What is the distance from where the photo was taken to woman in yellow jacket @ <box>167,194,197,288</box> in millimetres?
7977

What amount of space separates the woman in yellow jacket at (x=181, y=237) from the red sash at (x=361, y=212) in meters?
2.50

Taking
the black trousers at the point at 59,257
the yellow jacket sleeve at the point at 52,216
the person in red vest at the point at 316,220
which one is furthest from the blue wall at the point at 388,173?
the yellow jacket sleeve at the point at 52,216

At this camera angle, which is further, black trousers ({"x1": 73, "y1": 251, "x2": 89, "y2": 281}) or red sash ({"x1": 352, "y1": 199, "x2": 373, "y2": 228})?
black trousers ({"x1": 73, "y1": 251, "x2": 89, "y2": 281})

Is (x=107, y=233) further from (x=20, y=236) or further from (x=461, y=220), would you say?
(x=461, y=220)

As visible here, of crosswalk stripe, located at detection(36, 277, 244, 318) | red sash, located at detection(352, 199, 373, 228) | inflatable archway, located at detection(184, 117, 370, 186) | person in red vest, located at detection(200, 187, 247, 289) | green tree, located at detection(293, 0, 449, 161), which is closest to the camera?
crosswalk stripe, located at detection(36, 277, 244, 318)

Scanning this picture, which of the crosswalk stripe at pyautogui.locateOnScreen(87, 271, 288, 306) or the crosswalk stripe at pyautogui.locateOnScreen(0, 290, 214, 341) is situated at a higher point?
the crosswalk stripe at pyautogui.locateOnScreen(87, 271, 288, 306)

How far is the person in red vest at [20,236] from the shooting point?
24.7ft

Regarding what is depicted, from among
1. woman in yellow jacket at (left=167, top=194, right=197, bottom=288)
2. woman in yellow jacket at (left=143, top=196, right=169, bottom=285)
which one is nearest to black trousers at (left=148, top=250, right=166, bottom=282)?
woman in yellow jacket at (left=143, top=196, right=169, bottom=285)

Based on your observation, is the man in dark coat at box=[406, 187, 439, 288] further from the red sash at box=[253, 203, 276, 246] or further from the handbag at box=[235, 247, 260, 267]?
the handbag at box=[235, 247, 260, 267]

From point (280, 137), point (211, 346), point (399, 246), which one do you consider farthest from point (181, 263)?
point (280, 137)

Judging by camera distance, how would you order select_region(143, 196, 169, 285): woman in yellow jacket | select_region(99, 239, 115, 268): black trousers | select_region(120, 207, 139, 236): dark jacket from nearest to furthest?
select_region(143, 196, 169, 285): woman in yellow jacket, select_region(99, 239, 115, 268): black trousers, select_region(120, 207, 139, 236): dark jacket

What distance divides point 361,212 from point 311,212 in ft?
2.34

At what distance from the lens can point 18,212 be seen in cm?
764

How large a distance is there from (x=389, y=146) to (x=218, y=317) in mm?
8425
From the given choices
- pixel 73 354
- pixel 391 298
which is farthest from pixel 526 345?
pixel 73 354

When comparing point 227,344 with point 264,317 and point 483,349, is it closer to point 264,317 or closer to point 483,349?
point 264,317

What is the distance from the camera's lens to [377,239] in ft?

:: SHORT TASK ::
Write out all of the items above word for word, with no changes.

:: FINISHED ANSWER ::
What is the distance from where the photo was taken to woman in yellow jacket @ <box>167,194,197,288</box> in millimetres?
7977

What amount of space separates the woman in yellow jacket at (x=181, y=237) from the red sash at (x=361, y=212) in meters?
2.50

Taking
the black trousers at the point at 59,257
the yellow jacket sleeve at the point at 52,216
the person in red vest at the point at 316,220
which one is furthest from the blue wall at the point at 388,173?
the yellow jacket sleeve at the point at 52,216

At this camera angle, which is further, black trousers ({"x1": 73, "y1": 251, "x2": 89, "y2": 281}) or red sash ({"x1": 352, "y1": 199, "x2": 373, "y2": 228})?
black trousers ({"x1": 73, "y1": 251, "x2": 89, "y2": 281})

Is (x=107, y=233) further from (x=20, y=236) or further from (x=461, y=220), would you say?
(x=461, y=220)

As visible here, of crosswalk stripe, located at detection(36, 277, 244, 318) | red sash, located at detection(352, 199, 373, 228) | inflatable archway, located at detection(184, 117, 370, 186) | person in red vest, located at detection(200, 187, 247, 289) | green tree, located at detection(293, 0, 449, 161), which is closest to the camera?
crosswalk stripe, located at detection(36, 277, 244, 318)

Scanning this picture, which of the crosswalk stripe at pyautogui.locateOnScreen(87, 271, 288, 306) or the crosswalk stripe at pyautogui.locateOnScreen(0, 290, 214, 341) is situated at a higher point?
the crosswalk stripe at pyautogui.locateOnScreen(87, 271, 288, 306)

How far is the person in red vest at [20,236] from the shooting point?
24.7ft

Regarding what is depicted, from among
1. woman in yellow jacket at (left=167, top=194, right=197, bottom=288)
2. woman in yellow jacket at (left=143, top=196, right=169, bottom=285)
which one is nearest to black trousers at (left=148, top=250, right=166, bottom=282)?
woman in yellow jacket at (left=143, top=196, right=169, bottom=285)

Based on your observation, is the man in dark coat at box=[406, 187, 439, 288] further from the red sash at box=[253, 203, 276, 246] or further from the handbag at box=[235, 247, 260, 267]?
the handbag at box=[235, 247, 260, 267]

From point (280, 137), point (211, 346), point (399, 246), which one do you consider farthest from point (181, 263)?
point (280, 137)

Judging by camera distance, how would you order select_region(143, 196, 169, 285): woman in yellow jacket | select_region(99, 239, 115, 268): black trousers | select_region(120, 207, 139, 236): dark jacket from nearest to furthest?
select_region(143, 196, 169, 285): woman in yellow jacket, select_region(99, 239, 115, 268): black trousers, select_region(120, 207, 139, 236): dark jacket

What distance divides point 361,212 from point 311,212 in ft?
2.34

At what distance from the lens can point 18,212 be seen in cm?
764

How large a distance is there from (x=389, y=146) to (x=218, y=317) in mm?
8425
From the given choices
- pixel 73 354
- pixel 391 298
which is farthest from pixel 526 345?
pixel 73 354

When comparing point 227,344 with point 264,317 and point 483,349, is it closer to point 264,317 or closer to point 483,349?
point 264,317

What is the distance from the camera's lens to [377,239] in ft?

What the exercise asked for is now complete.